YOGYAKARTA-Persoalan yang beriringan dengan usia manusia di antaranya adalah persoalan tanah dan air. Belakangan diikuti persoalan udara. Bukan hanya permasalahan manusia modern. Sepanjang sejarah, umat manusia melakukan perjuangan melawan kejahatan terkait dengan persoalan tanah, air, dan disusul udara. Demikian dikatakan anggota Majelis Tarjih dan Tajdid PP Muhammadiyah Wawan Gunawan Abdul Wahid dalam Seminar Nasional “Pembaruan dan Tata Kelola Agraria Perspektif Islam dan Keindonesiaan” di Amphitarium Universitas Ahmad Dahlan Yogyakarta, 19 Desember 2019.

Majelis Tarjih dan Tajdid PP Muhammadiyah menyadari bahwa persoalan agraria sangat kompleks, berkaitan dengan tanah dan apa yang ada di dalam dan di atasnya. Tanah tidak bisa dipisahkan dari kehidupan manusia, menjadi tempat tinggal dan melangsungkan hidupnya. Tanah juga menjadi sumber penghidupan, tempat bercocok tanam, identitas individu dan kelompok, hingga sumber kekuasaan.

Konflik agraria yang terus terjadi akibat perebutan lahan, penguasaan lahan yang timpang, konversi lahan pertanian ke industri dan pemukiman yang tak terkendali, hingga kerusakan lingkungan akibat kesalahan tata kelola agraria, menjadi persoalan mendesak untuk dicari solusi. Mengingat Indonesia adalah negara berdasar ketuhanan dan Muslim menjadi populasi mayoritas, maka perspektif Islam dalam pembaruan dan tata kelola agraria sangat dibutuhkan. Kebutuhan akan rumusan panduan tata kelola agraria mencakup tentang kedudukan, fungsi, dan pengaturan tanah, yang digali dari sumber rujukan Islam.

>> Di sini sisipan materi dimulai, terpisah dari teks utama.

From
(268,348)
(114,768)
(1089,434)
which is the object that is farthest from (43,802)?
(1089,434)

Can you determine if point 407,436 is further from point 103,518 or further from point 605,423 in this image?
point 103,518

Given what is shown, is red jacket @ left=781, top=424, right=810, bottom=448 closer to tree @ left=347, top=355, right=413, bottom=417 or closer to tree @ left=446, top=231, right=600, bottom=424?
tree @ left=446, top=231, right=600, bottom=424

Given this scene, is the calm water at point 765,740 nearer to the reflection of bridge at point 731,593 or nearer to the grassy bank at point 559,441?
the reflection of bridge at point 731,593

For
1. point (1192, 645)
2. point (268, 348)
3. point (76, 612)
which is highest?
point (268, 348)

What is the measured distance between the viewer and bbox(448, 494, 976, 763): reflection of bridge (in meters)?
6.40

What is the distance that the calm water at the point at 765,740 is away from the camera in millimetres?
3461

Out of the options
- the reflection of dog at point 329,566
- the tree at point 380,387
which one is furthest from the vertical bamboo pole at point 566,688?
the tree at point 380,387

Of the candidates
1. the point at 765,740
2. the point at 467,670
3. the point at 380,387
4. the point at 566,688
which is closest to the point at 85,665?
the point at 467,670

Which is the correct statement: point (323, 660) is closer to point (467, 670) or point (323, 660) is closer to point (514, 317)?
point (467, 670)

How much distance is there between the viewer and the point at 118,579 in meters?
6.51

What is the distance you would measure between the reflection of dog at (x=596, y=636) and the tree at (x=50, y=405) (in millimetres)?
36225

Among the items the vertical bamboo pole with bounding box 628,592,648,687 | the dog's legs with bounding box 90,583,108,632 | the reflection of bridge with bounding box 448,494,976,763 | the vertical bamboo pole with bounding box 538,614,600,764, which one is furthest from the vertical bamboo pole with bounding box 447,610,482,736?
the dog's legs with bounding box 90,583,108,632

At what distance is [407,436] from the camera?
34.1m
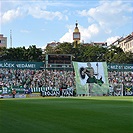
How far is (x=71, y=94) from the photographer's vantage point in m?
52.2

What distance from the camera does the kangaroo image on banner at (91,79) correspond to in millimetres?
53250

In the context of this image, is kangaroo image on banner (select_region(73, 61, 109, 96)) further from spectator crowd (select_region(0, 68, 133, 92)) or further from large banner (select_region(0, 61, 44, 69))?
large banner (select_region(0, 61, 44, 69))

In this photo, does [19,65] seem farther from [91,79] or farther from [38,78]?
[91,79]

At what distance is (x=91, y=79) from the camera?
178 ft

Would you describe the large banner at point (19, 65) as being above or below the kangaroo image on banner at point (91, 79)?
above

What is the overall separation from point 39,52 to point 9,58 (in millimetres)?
6722

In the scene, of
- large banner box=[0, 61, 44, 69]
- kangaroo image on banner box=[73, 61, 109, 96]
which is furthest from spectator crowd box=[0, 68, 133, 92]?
kangaroo image on banner box=[73, 61, 109, 96]

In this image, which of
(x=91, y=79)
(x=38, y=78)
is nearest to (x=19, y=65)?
(x=38, y=78)

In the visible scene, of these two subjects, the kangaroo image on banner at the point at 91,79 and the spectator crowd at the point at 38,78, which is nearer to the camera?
the spectator crowd at the point at 38,78

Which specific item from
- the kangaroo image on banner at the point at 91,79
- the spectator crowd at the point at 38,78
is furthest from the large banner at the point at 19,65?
the kangaroo image on banner at the point at 91,79

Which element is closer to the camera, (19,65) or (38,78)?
(38,78)

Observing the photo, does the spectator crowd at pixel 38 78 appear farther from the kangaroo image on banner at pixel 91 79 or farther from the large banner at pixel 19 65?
the kangaroo image on banner at pixel 91 79

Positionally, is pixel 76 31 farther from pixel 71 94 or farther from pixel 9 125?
pixel 9 125

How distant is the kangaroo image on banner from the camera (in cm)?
5325
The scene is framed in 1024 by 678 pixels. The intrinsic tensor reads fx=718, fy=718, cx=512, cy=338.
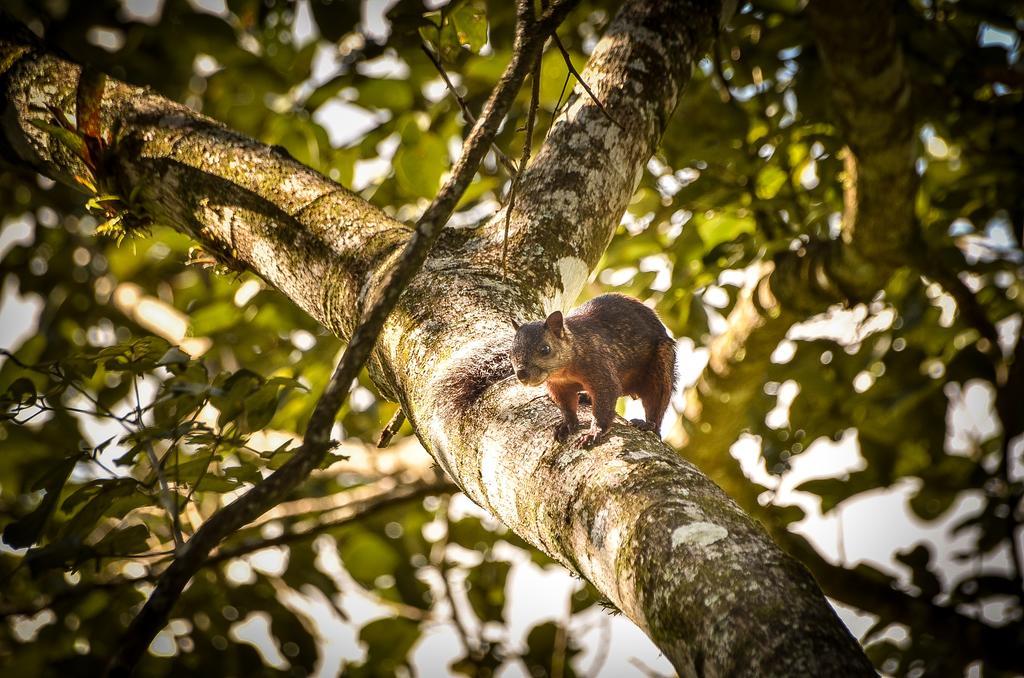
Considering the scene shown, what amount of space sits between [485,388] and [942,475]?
2898 mm

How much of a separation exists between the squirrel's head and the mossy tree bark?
0.18 feet

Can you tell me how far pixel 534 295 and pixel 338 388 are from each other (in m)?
0.68

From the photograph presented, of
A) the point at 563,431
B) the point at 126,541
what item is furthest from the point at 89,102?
the point at 563,431

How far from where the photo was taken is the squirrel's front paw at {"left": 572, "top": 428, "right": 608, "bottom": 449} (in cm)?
114

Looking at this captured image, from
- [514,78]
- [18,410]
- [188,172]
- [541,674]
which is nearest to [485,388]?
[514,78]

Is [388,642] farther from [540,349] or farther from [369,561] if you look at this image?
[540,349]

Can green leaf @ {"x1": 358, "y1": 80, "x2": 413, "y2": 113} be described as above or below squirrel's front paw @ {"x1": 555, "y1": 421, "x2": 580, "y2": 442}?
above

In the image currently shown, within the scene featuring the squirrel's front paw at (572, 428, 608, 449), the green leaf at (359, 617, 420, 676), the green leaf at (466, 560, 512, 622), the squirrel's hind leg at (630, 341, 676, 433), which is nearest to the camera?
the squirrel's front paw at (572, 428, 608, 449)

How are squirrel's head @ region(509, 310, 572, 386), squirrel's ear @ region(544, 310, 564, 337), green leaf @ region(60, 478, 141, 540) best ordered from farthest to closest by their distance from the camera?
squirrel's ear @ region(544, 310, 564, 337)
green leaf @ region(60, 478, 141, 540)
squirrel's head @ region(509, 310, 572, 386)

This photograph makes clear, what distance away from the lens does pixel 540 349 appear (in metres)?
1.94

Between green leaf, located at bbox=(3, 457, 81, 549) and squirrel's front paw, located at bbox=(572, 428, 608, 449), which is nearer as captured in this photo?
squirrel's front paw, located at bbox=(572, 428, 608, 449)

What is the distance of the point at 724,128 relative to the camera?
297 centimetres

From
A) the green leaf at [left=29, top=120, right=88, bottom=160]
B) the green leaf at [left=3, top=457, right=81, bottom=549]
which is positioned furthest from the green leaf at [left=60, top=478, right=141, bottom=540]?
the green leaf at [left=29, top=120, right=88, bottom=160]

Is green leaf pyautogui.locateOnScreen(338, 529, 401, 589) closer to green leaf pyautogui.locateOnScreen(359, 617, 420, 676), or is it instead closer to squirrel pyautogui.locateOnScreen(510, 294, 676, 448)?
green leaf pyautogui.locateOnScreen(359, 617, 420, 676)
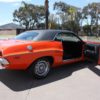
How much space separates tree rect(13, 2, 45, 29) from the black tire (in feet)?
225

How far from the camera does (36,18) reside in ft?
250

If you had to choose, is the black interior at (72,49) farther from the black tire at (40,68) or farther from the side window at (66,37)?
the black tire at (40,68)

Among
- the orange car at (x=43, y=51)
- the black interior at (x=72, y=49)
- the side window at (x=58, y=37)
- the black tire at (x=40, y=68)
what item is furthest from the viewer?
the black interior at (x=72, y=49)

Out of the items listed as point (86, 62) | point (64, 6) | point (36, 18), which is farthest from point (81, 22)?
point (86, 62)

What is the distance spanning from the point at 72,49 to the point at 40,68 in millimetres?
1744

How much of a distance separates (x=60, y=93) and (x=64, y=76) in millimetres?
1484

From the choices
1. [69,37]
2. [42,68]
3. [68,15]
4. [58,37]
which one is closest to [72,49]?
[69,37]

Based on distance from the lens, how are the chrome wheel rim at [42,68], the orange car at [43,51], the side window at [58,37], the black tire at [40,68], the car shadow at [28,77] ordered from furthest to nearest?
the side window at [58,37] < the chrome wheel rim at [42,68] < the black tire at [40,68] < the car shadow at [28,77] < the orange car at [43,51]

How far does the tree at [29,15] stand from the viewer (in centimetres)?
7456

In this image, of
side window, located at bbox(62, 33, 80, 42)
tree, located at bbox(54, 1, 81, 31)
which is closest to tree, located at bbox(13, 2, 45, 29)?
tree, located at bbox(54, 1, 81, 31)

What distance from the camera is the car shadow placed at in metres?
6.11

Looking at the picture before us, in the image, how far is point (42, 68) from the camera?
21.9 feet

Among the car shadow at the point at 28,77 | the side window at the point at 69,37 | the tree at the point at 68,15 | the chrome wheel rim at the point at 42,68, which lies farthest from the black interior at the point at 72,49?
the tree at the point at 68,15

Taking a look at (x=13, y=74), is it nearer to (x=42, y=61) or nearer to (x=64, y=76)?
(x=42, y=61)
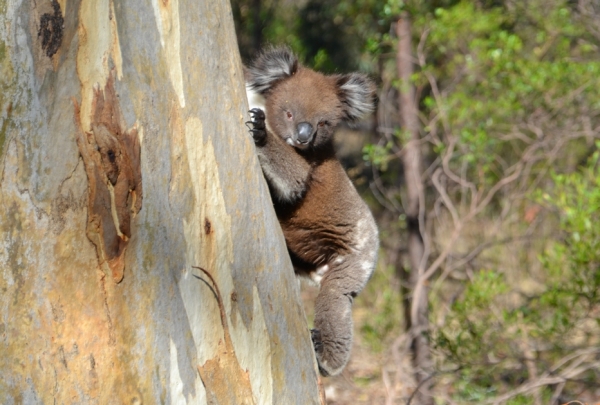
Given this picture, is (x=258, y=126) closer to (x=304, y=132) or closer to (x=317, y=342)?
(x=304, y=132)

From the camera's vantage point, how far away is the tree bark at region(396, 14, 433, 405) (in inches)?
256

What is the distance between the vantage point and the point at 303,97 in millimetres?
3775

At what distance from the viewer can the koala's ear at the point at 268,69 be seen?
3703 millimetres

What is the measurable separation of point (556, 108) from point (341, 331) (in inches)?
167

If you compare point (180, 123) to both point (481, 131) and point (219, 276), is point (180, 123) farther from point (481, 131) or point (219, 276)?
point (481, 131)

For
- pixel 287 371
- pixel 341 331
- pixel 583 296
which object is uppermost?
pixel 287 371

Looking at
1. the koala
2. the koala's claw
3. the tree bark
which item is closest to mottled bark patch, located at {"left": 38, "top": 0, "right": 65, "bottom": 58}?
the koala

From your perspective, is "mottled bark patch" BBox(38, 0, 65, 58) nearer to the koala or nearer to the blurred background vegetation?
the koala

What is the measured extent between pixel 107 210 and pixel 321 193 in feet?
5.76

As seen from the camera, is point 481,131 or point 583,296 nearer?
point 583,296

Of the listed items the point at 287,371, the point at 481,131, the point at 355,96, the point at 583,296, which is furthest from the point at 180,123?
the point at 481,131

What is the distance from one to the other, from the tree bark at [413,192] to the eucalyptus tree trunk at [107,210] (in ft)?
14.7

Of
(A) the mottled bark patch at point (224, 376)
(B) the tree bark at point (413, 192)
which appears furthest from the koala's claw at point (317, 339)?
(B) the tree bark at point (413, 192)

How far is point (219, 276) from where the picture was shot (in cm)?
210
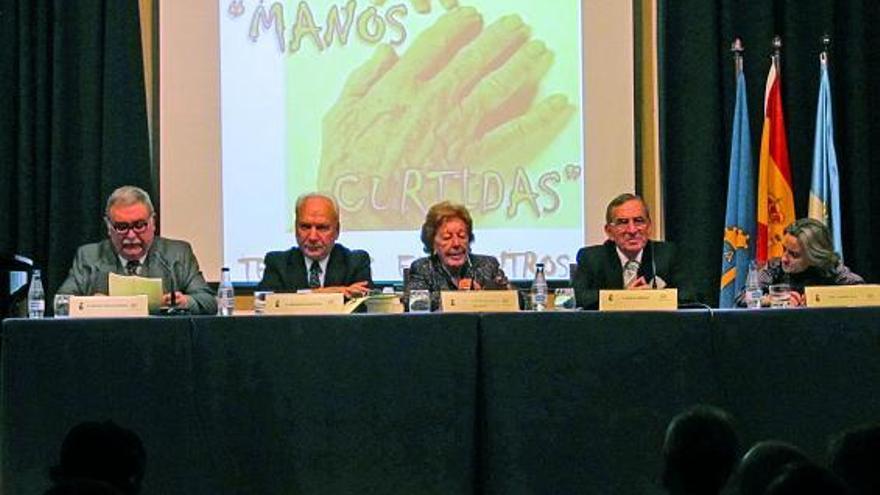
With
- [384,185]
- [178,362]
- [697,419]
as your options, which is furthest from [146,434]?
[384,185]

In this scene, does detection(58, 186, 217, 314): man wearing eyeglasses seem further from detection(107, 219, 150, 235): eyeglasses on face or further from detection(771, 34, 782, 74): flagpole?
detection(771, 34, 782, 74): flagpole

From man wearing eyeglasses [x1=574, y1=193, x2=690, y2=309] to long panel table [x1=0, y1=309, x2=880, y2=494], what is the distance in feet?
3.23

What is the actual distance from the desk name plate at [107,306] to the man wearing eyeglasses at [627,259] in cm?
167

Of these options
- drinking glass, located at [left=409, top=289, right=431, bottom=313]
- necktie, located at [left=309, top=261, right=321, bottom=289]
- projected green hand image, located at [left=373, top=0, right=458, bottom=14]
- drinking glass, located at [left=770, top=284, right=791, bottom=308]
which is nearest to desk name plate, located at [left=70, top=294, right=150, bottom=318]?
drinking glass, located at [left=409, top=289, right=431, bottom=313]

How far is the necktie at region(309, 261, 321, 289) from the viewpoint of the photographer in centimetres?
501

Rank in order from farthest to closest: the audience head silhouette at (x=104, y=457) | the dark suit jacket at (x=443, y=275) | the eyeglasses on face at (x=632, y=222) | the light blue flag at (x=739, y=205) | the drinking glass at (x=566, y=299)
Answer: the light blue flag at (x=739, y=205) → the eyeglasses on face at (x=632, y=222) → the dark suit jacket at (x=443, y=275) → the drinking glass at (x=566, y=299) → the audience head silhouette at (x=104, y=457)

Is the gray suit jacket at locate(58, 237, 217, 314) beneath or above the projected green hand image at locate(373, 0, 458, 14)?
beneath

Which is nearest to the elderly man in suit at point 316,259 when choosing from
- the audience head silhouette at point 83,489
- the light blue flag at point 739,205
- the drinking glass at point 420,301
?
the drinking glass at point 420,301

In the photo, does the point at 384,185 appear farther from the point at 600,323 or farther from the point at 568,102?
the point at 600,323

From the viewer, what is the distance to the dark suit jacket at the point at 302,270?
498 cm

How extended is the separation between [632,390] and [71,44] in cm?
367

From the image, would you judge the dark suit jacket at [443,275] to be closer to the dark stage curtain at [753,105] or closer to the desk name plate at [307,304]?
the desk name plate at [307,304]

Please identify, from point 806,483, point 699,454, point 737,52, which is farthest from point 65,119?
point 806,483

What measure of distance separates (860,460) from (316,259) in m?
3.01
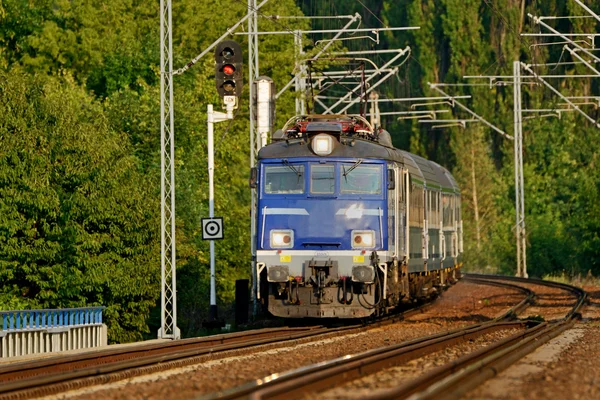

Dalam rangka itu, Majelis Tarjih menyusun Fikih Agraria. Ketua Majelis Tarjih dan  Tajdid Prof Syamsul Anwar menyatakan bahwa rumusan Fikih Agraria ini akan dibahas secara lebih menyeluruh dalam Munas Tarjih ke-2 yang akan dilaksanakan April 2020 di Gresik, Jawa Timur. Fikih Agraria ini diharap melengkapi produk tarjih lainnya berupa Fikih Air, Fikih Anak, Fikih Kebencanaan, Fikih Anti Korupsi, Fikih Informasi, dan seterusnya. Terkait dengan Fikih Agraria, Syamsul menyatakan bahwa persoalan ini sudah sangat mendesak.

***

Majelis Tarjih, kata Syamsul, adalah badan di dalam Muhammadiyah yang tugasnya melakukan pengkajian dalam berbagai aspek kehidupan dengan perspektif keagamaan dalam paham Muhammadiyah. Persoalan yang menjadi kajian Majelis Tarjih tidak selalu terkait dengan fikih ibadah atau halal-haram, namun juga tentang semua aspek kehidupan manusia. Syamsul menyebut semisal nanti dalam Munas Tarjih ke-2 akan dibahas juga trend dunia tentang pengakhiran hidup dan upaya bunuh diri dengan bantuan medis.

Permasalahan yang dikaji dalam Majelis Tarjih dan penggalian hukumnya, ungkap Syamsul, akan ditimbang dengan prinsip manhaj tarjih yang memiliki tiga hirarki. Pertama, prinsip-prinsip atau nilai-nilai dasar (al-qiyam al-asasiyah), baik norma teologis maupun norma etik dan yuristik. Kedua, asas-asas yang diambil dari Al-Qur’an dan al-Sunnah (al-ushul al-kulliyah). Ketiga, norma kongkret (al-ahkam al-far’iyah), yang mengkualifikasi suatu peristiwa hukum syar’i.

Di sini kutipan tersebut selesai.